What you are asked to do: Only the pictures stay out; every record is to be quoted exactly.

=-=-=

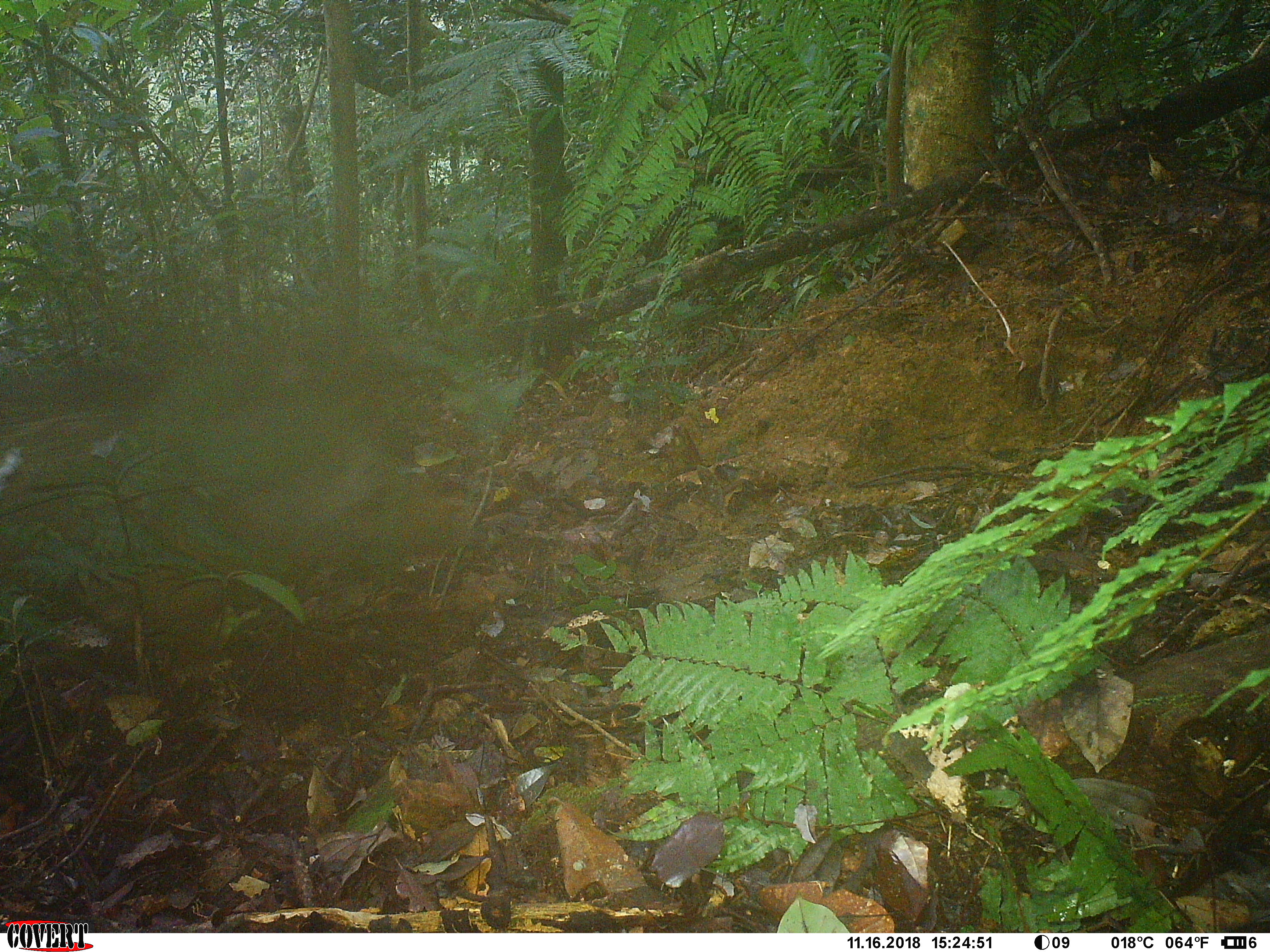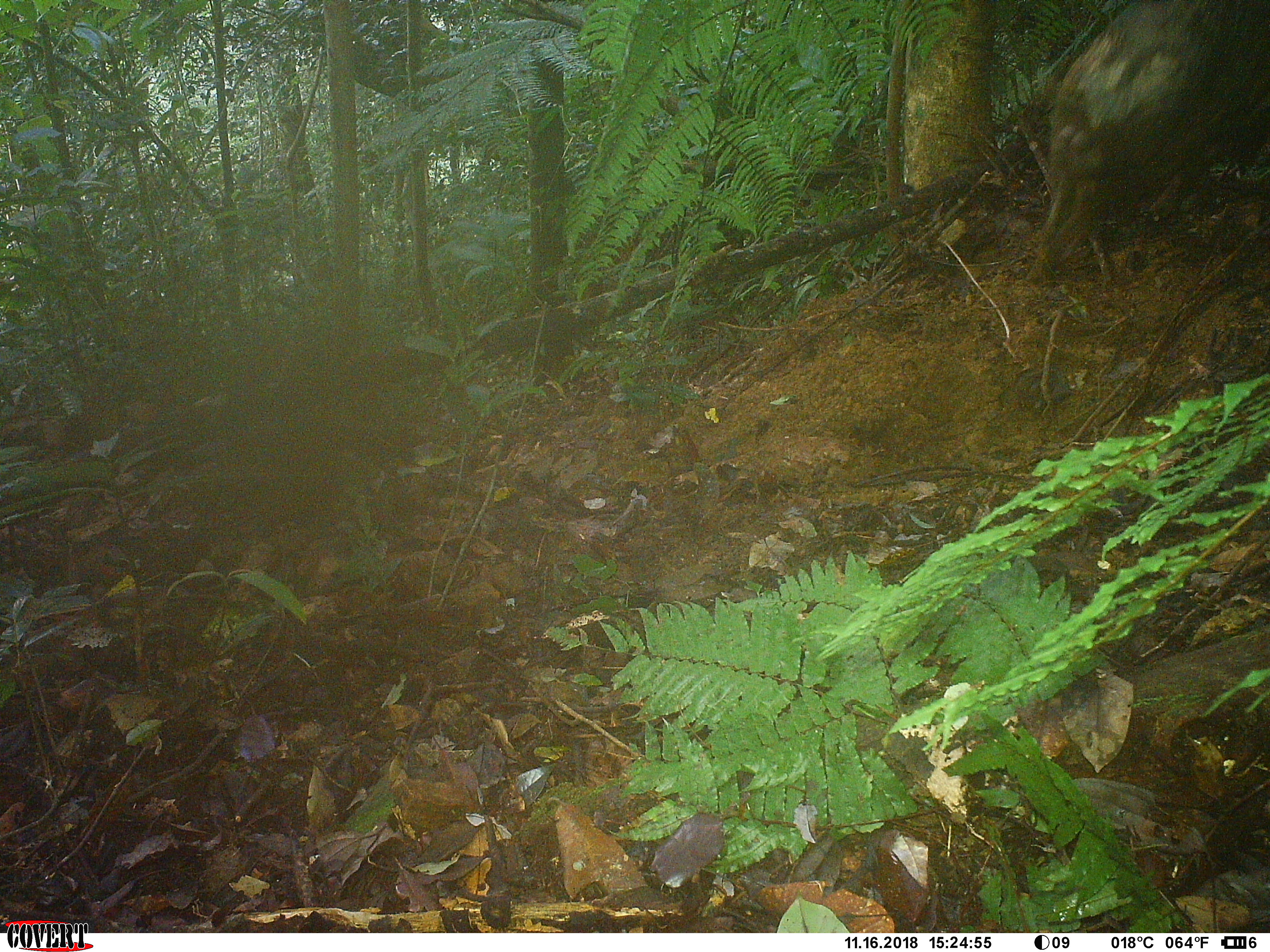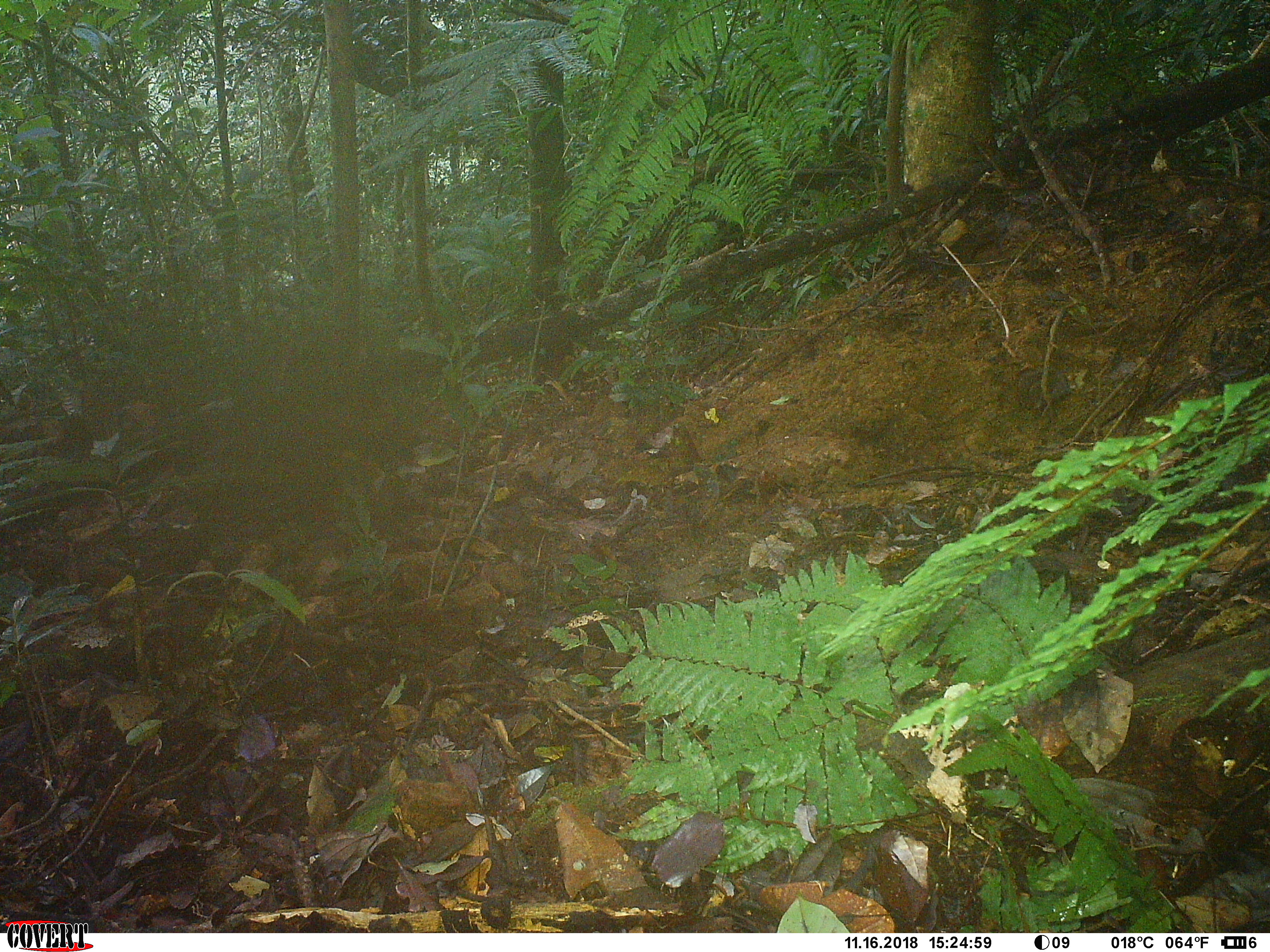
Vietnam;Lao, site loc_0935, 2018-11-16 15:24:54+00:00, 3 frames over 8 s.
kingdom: Animalia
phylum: Chordata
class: Mammalia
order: Artiodactyla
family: Suidae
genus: Sus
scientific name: Sus scrofa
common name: eurasian wild pig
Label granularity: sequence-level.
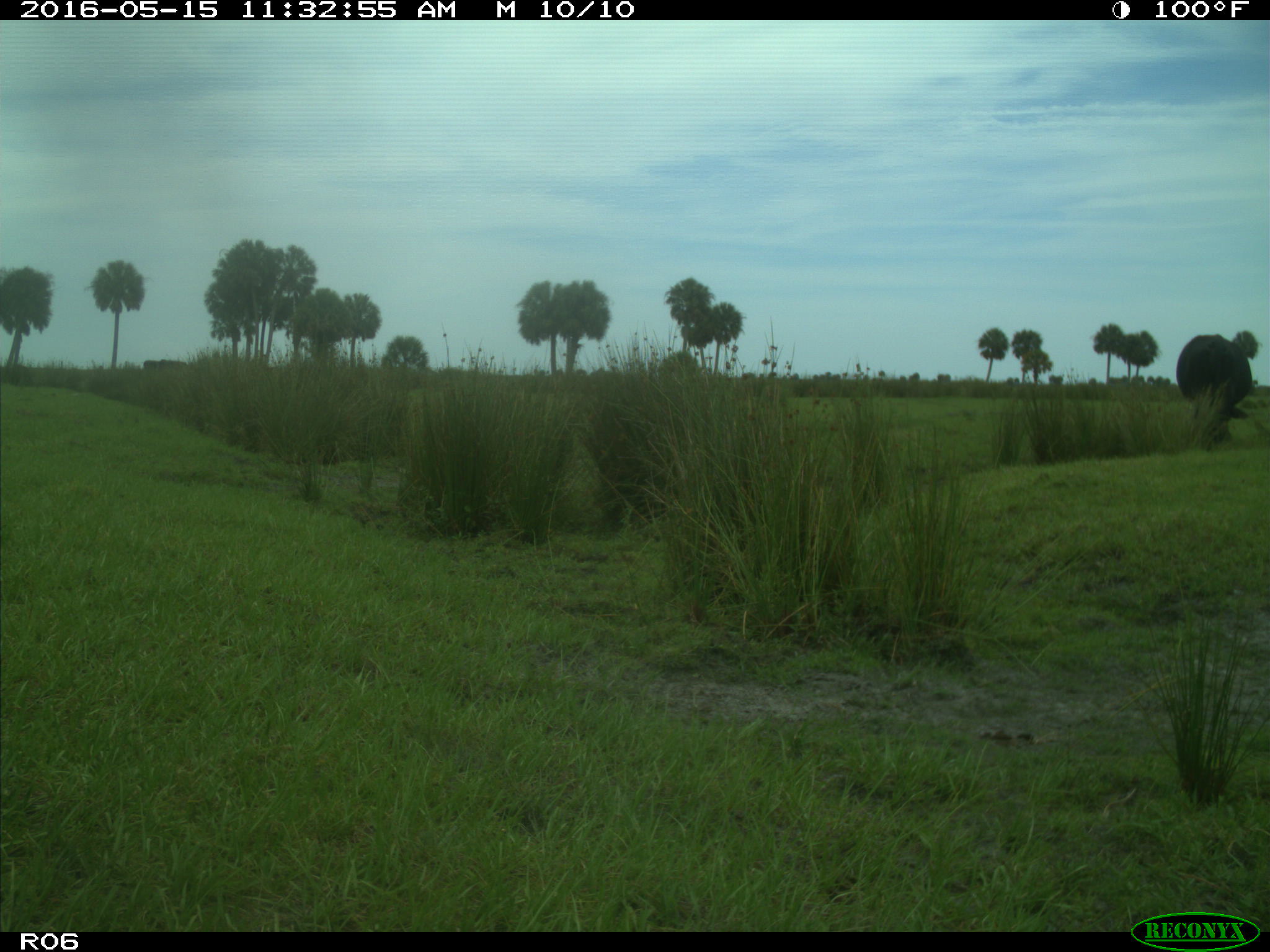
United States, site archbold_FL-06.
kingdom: Animalia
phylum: Chordata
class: Mammalia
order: Artiodactyla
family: Bovidae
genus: Bos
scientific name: Bos taurus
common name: domestic cow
Bos taurus (domestic cow).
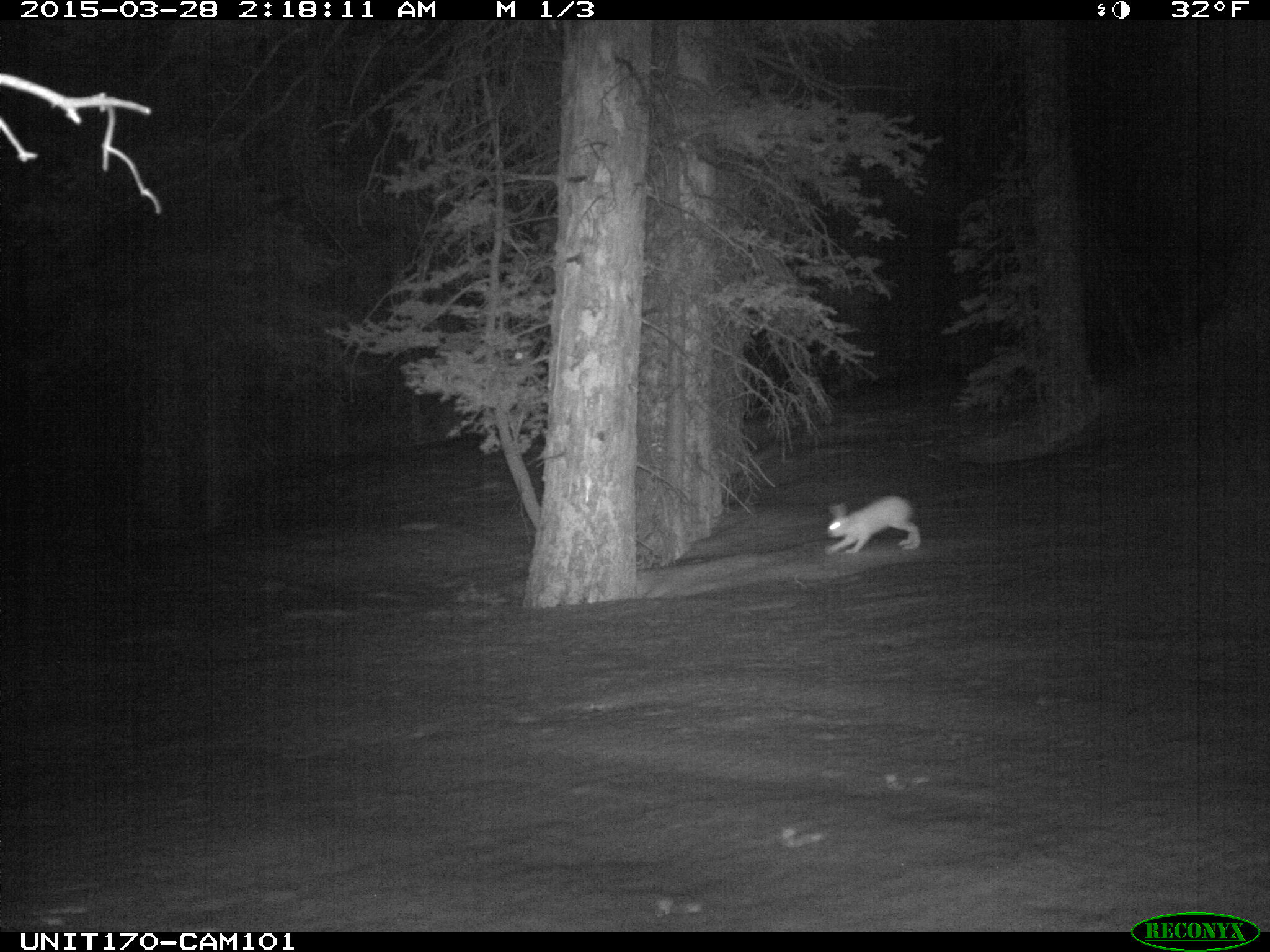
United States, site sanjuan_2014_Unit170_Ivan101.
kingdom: Animalia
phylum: Chordata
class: Mammalia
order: Lagomorpha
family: Leporidae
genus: Lepus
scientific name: Lepus americanus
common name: snowshoe hare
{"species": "Lepus americanus (snowshoe hare)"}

=-=-=

Answer below:
Vietnam;Lao, site loc_0935, 2018-11-16 15:24:54+00:00, 3 frames over 8 s.
kingdom: Animalia
phylum: Chordata
class: Mammalia
order: Artiodactyla
family: Suidae
genus: Sus
scientific name: Sus scrofa
common name: eurasian wild pig
Label granularity: sequence-level.
United States, site archbold_FL-06.
kingdom: Animalia
phylum: Chordata
class: Mammalia
order: Artiodactyla
family: Bovidae
genus: Bos
scientific name: Bos taurus
common name: domestic cow
Bos taurus (domestic cow).
United States, site sanjuan_2014_Unit170_Ivan101.
kingdom: Animalia
phylum: Chordata
class: Mammalia
order: Lagomorpha
family: Leporidae
genus: Lepus
scientific name: Lepus americanus
common name: snowshoe hare
{"species": "Lepus americanus (snowshoe hare)"}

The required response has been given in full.